I'm listing my ideas for the algorithms below and could really use some help to figure out the most efficient algorithm for this.
Algo-1
I used selection sort and stopped it once the numbers are sorted.
Algo-2
I built a max-heap and kept removing the largest.
If you know N, just create an array with a length of 1/10th of that. initial value for each cell is Int.MinValue. Examine each number in the array. If its larger than the smallest number in the ten percent array, add it.
Avoids a sort but at the expense ofconstant scans of the answer array. You can offset this somewhat by keeping it in sorted order so yo ucanuse a binary search.
Algo-1: Selection sort will run in O(n^2). First scan you do (n-1) compares, the second time (n-2), the n/10 time (n-n/10), so (n-1) + (n-2) + ... + (n-n/10) => O(n^2)
Algo-2: Deleting the max element from a heap is O(log n), so this one will run O(n log n) since you want to delete n/10 elements.
Another possible algorithm, though still O(n log n), but I think might be better than Algo-2 is to use the following quick-sort inspired procedure.
a. Size of bucket on right == n/10: You are done.
b. Size of bucket on right > n/10 then the new list is the bucket on the right, recursively go to step 1 with the new list.
c. Size of bucket on right < n/10 then new list is bucket on the left, but you only want to find the biggest n-n/10-(size of right bucket). Recursively go to step 1 with the new list.
The quickest solution is to use the partition-based selection algorithm, which runs in O(n). It's based of the quicksort idea, except instead of sorting both partitions recursively, you only go to one of the partitions to find the k-th smallest element.
Finding the largest 10% is accomplished by searching for the k=(90%*N)-th smallest number.
If you recall how partitioning in quicksort works, elements less than the pivot is moved to the left, and the rest of the elements go to the right. Let's say you want to select the k-th smallest element. Then you see if there are at least k elements to the left of the pivot. If there are, then you know you can ignore the elements in the right partition. Otherwise, you can ignore all elements in the left partition, because you know that element will be in the right partition.
Note that the selection algorithm only identifies what those top 10% numbers are. If you need them to be sorted, then you have to sort those numbers (but only those numbers, the other 90% can be ignored).
I would use quicksort descending on the array and get the first N/10 items.

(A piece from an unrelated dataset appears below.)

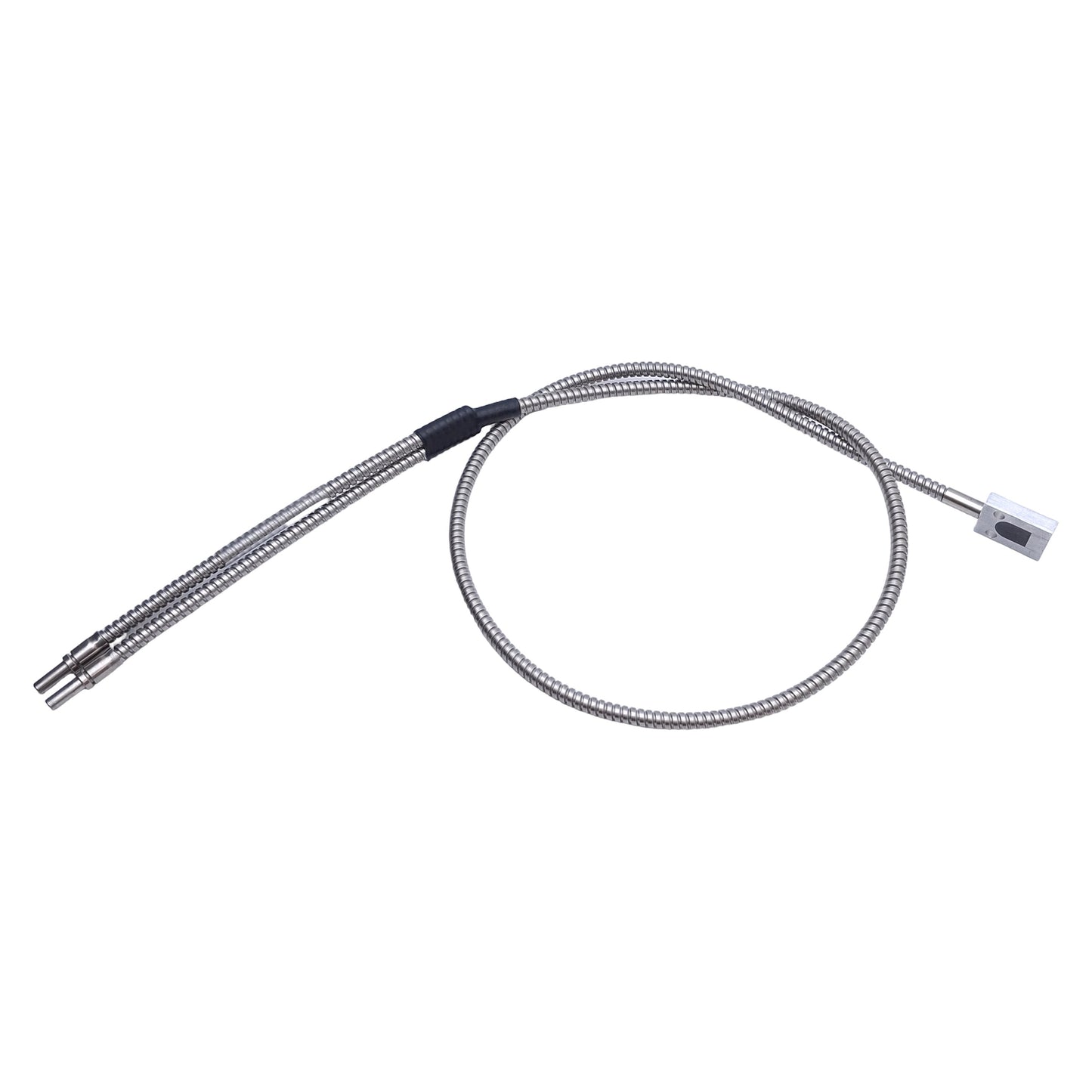 Used Tri-Tronics BF-C-36 Bifurcated Fiber Optic Cable, 0.032 x 0.382in Bundle, 36in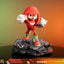 Sonic the Hedgehog 2 Statue Knuckles Standoff 30 cm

Construct a heap with O(lnN) replacement cost filled with the first n/10 elements. Scan the remaining numbers comparing with the least value in the heap. If the current element's value is higher that the least element in the heap, insert it into the heap and remove the least element. At worst, two O(lnN) operations times N scanned items gives O(N ln N), which isn't any better in time than a sort, but requires less storage than sorting everything, as so in practice is likely to be faster (especially if N elements do not fit in cache but n/10 will - asymptotic time only matters one you are in a flat space).

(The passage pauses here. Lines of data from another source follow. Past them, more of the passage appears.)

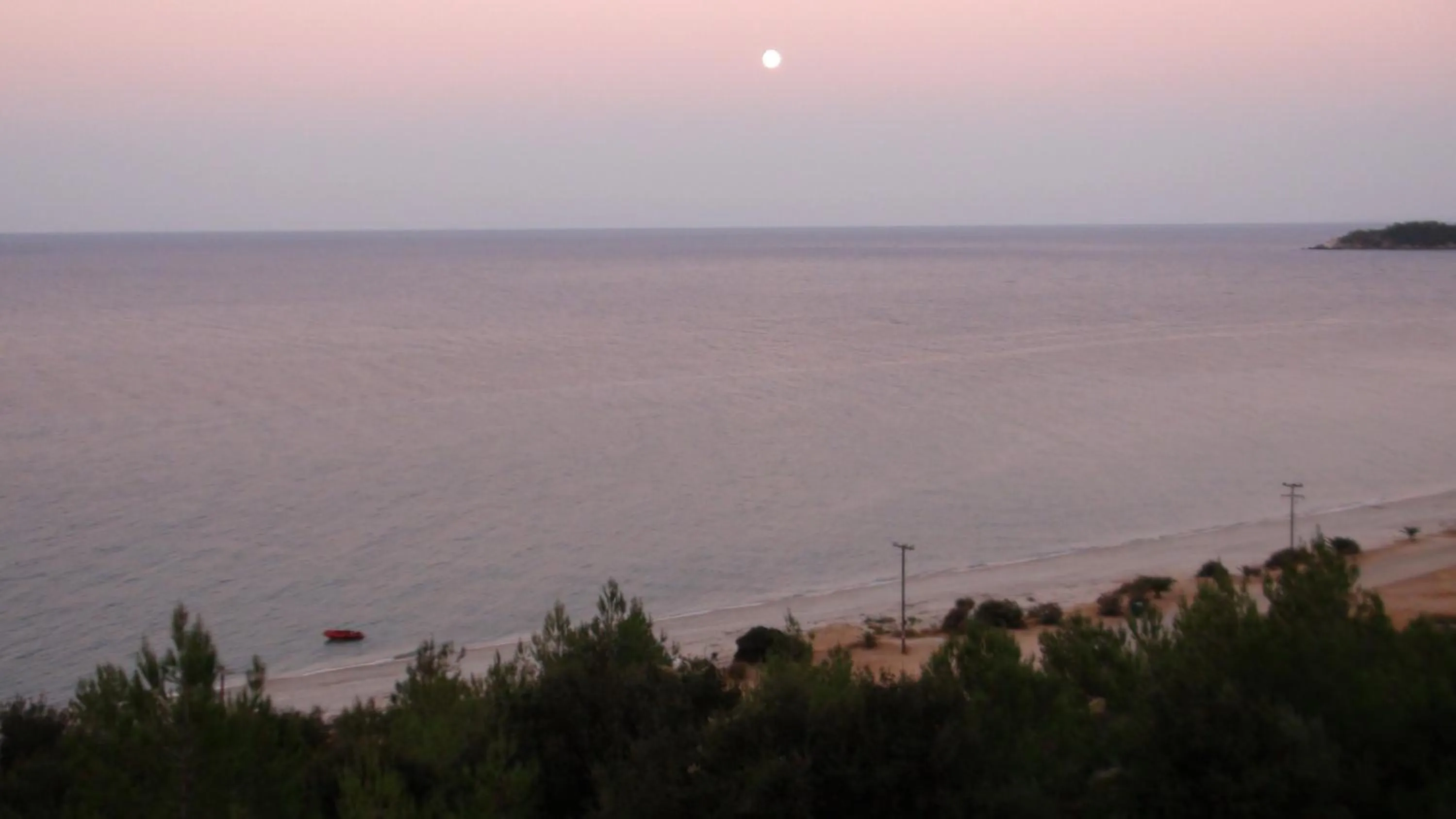 Sea view in Filoxenia Hotel & Apartments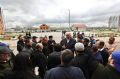 Премьер-министр республики Абдулмуслим Абдулмуслимов по поручению Главы Дагестана Сергея Меликова посетил Хасавюртовский район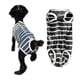 thumbnail image 1 of Ropa a rayas para mascotas, pantalones fisiológicos de una pieza para perros, pantalones sanitarios para mascotas, mono de algodón, traje de recuperación quirúrgica, 1 of 7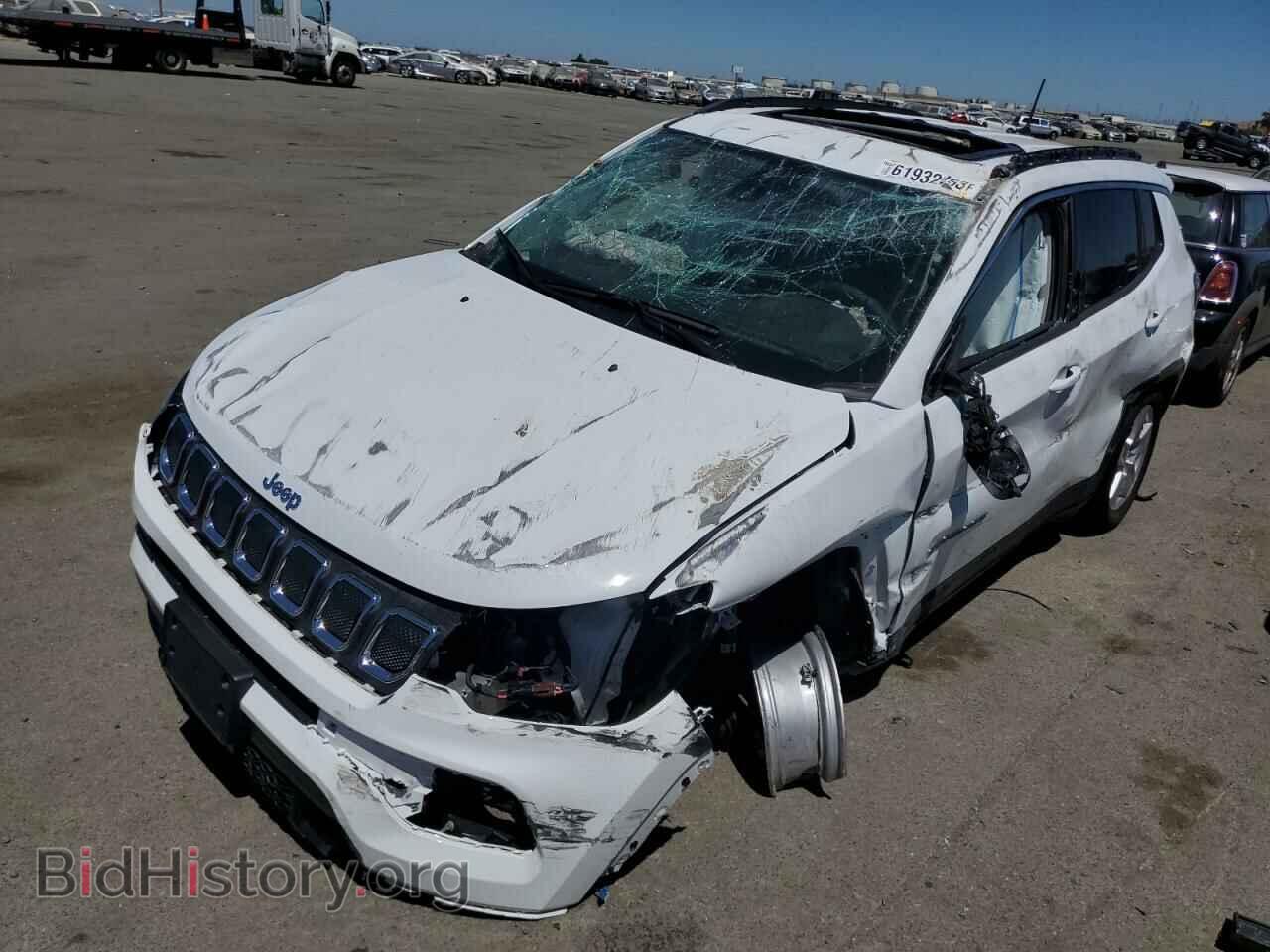 Photo 3C4NJCBB2NT225047 - JEEP COMPASS 2022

The most efficient algorithm would be to use a modified quicksort.
Quicksort starts by choosing a "middle" value and putting all values lower than this to the left, and all greater to the right. Normally you would go down and recursively sort both sides, but you only need to sort the right side if there are less than 10% of the elements on the left.
If there are more than 10%, then you only need to sort the left side, and probably only some of the left side.
This won't reduce the complexity below the optimal O(N lg N), but it will reduce the constant factor and make it faster than the obvious "quicksort then choose the first 10" approach.
Very goofy question, just sort it with any sort-algorithm, and take the first N/10 items.
Algo-2 is equivalent to doing this with heap-sort
because this is homework, my answer would be any sorting algorithm, this is because you cannot solve this under O(n*log(n)).
if this was possible then you could fully sort an array under O(n*log(n)). (by finding the sorted top 10% in the array you want to fully sort, removing them and repeating this process 10 times).
because sorting isn't possible under O(n*log(n)), so is this problem.